The Information : OpenAI Board’s Search for New Directors Includes a Rival

OpenAI Board’s Search for New Directors Includes a Rival

Last month, OpenAI board director Adam D’Angelo called Databricks CEO Ali Ghodsi to see if he might consider joining OpenAI’s board, according to a person familiar with the situation. That kind of request might not seem unusual—except that Ghodsi has positioned Databricks as a kind of anti-OpenAI through its business of helping companies develop AI applications instead of relying on OpenAI’s technology.

Ordinarily, companies don’t invite representatives of quasi rivals to join their board. Even if Ghodsi doesn’t end up joining, the fact that D’Angelo made such an approach signals the potential for further turmoil on the board and new challenges for OpenAI’s CEO, Sam Altman, who was fired and rehired in November after a battle with the company’s then-board.

As OpenAI’s business has taken off, Ghodsi, a well-known figure in AI, and his colleagues at Databricks have argued publicly and privately to major software buyers that in the long run, for both performance and security reasons, companies may be better off developing their own AI models or customizing open-source ones rather than getting hooked on OpenAI’s closed-source models. The two companies are on different sides of a brewing debate about the societal and geopolitical ramifications of open-source AI models.

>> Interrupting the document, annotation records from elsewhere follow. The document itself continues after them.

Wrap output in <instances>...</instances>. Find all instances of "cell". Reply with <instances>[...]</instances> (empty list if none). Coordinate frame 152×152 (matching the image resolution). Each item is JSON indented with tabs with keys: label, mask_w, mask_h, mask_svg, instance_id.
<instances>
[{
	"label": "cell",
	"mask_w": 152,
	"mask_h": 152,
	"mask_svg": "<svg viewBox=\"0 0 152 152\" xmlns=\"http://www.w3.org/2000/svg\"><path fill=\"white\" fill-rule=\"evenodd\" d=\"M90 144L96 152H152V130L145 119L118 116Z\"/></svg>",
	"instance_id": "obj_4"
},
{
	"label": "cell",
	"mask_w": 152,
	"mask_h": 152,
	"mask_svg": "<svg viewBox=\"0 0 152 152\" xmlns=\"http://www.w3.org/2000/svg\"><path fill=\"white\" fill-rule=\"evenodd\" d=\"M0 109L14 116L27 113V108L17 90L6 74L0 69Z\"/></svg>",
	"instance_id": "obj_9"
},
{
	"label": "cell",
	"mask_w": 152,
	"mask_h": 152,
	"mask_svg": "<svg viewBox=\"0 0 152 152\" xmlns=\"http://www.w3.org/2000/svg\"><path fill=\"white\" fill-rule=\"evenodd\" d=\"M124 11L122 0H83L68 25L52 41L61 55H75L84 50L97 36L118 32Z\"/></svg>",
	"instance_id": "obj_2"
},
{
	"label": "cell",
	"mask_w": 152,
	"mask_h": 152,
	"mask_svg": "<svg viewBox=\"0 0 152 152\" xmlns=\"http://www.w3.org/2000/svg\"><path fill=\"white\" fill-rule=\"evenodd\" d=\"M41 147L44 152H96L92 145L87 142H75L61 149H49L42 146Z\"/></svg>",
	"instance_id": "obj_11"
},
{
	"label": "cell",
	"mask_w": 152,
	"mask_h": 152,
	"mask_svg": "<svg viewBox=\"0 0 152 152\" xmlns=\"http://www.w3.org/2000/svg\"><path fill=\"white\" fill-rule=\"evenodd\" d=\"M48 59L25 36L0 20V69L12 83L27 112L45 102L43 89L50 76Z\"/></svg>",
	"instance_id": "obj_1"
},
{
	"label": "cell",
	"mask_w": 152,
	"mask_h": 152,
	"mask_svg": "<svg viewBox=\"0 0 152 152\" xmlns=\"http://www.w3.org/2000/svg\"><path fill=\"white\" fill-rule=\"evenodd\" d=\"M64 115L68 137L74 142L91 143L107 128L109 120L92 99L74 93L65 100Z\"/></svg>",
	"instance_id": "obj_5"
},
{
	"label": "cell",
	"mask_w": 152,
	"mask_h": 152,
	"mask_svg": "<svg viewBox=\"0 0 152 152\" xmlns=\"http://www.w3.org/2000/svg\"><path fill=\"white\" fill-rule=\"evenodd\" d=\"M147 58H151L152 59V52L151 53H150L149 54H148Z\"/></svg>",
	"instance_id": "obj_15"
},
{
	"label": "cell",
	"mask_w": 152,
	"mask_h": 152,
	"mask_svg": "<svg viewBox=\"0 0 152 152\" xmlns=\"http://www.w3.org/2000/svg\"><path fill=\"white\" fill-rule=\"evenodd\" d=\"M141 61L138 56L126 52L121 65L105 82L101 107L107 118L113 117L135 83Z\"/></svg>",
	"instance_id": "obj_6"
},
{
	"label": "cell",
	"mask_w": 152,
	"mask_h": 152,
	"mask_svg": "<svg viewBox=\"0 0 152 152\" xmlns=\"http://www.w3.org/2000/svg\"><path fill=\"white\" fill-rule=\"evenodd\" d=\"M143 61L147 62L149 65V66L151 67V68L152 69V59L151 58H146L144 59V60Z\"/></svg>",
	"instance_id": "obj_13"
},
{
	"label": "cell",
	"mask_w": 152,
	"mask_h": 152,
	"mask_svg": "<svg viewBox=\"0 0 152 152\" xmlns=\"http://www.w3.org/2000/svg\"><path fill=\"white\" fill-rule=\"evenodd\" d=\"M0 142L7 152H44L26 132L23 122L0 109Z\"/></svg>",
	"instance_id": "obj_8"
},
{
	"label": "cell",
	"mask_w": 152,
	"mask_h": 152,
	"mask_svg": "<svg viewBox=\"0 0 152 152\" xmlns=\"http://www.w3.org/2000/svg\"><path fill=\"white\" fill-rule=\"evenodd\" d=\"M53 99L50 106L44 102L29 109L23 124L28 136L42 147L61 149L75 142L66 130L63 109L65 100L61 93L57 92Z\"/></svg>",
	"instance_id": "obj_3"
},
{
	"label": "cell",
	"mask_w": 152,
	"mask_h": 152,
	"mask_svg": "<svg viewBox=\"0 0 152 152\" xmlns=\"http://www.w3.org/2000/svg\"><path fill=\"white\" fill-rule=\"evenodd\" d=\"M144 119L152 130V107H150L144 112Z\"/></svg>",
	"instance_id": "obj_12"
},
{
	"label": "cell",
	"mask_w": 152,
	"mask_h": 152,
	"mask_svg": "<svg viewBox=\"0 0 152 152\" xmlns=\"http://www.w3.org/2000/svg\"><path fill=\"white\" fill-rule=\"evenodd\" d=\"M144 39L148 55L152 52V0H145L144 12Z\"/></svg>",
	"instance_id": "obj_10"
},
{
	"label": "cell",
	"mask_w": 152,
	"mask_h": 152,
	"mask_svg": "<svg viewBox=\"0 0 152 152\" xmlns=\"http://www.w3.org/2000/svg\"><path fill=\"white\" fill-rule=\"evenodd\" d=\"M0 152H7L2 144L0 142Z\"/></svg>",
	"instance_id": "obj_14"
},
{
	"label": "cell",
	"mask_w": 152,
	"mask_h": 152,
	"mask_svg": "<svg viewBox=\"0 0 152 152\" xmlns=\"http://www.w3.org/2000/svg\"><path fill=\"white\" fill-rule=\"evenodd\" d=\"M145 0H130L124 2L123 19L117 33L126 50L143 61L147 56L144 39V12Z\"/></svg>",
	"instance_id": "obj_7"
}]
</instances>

D’Angelo’s approach to Ghodsi may be in keeping with the board’s nonprofit mandate to prioritize limiting societal harms from AI over making money, said a person who has spoken with him. In 2019, when Altman was still a director of the nonprofit, he started the for-profit arm so that OpenAI could raise more money while still adhering to the mission of the nonprofit, which oversees the commercial unit. D’Angelo, whose day job is CEO of question-and-answer site Quora, believes the board should keep that unit—and Altman—in check, said a person who has spoken to him.

But the inherent conflict between the nonprofit’s charter and Altman’s push to build OpenAI’s business while also using his role to pursue deals outside the company—such as AI devices and investing in OpenAI vendors—contributed to Altman’s short-lived ouster. Board directors such as D’Angelo weren’t privy to some of those dealings, multiple people with knowledge of the situation said at the time.

D’Angelo, the only holdover from the OpenAI board that fired and rehired Altman, is now playing a key role in a search for new board members. He, along with two board members appointed following the drama in November, former Treasury Secretary Larry Summers and former Salesforce co-CEO Bret Taylor, have said they are looking to fill at least several open seats. (As part of his deal to return as OpenAI CEO, Altman agreed that he will not regain his seat on the nonprofit board for now.)

Among other candidates, OpenAI board representatives have approached Alexandr Wang, CEO of Scale AI, a firm whose services OpenAI has used to train its models, and former Microsoft and GitHub executive Nat Friedman about potentially joining as directors. The status of those talks also isn’t clear, but neither choice would raise eyebrows among OpenAI and Databricks employees the way Ghodsi’s appointment to the board would. It’s also unclear how advanced the talks between Ghodsi and D’Angelo are.

D’Angelo talked to another OpenAI competitor during the period after Altman was fired and before he was reinstated. D’Angelo talked to Dario Amodei, CEO of OpenAI’s archrival, Anthropic, about possibly becoming OpenAI’s new CEO, The Information previously reported at the time. Those talks didn’t go anywhere, but it showed the lengths D’Angelo would go to secure a future for OpenAI without Altman.

In the meantime, OpenAI is becoming an even more powerful force in the business world. It is now generating more than $130 million in revenue per month. Marquee investors currently value the for-profit entity at $86 billion.

The amount of capital OpenAI may need—Altman has said it might raise another $100 billion on top of the more than $13 billion it has raised already—as well as its fast-growing business and the influence of powerful equity holders such as Microsoft, Sequoia Capital and Andreessen Horowitz could put the for-profit arm at odds with the nonprofit’s mission.

Tensions could also increase if the company’s AI makes more progress following a recent breakthrough. Some OpenAI leaders believe they can develop superintelligent AI that can outperform humans at any task and perhaps help them colonize Mars and beyond. OpenAI says final decisions about whether the company can release new technology, now or in the future, ultimately rest with the nonprofit board, which can “overrule” decisions by leaders of the for-profit arm.

To ease those tensions, OpenAI could rework its structure so the nonprofit entity only owns a small portion of the for-profit arm but receives a percentage of the latter’s profits to fund its mission, a structure similar to those of other nonprofits such as the Lego Foundation, said Josh Wolfe, managing partner at venture firm Lux Capital and a trustee at two nonprofits. (Lux is also a Databricks shareholder.)

For instance, profits from OpenAI could fund AI safety research the board leads or could subsidize access to OpenAI’s technology for students or impoverished communities, Wolfe said. When Altman was reinstated, the new three-person board said it would look at “improving our governance structure” but didn’t imply that it would make any major changes.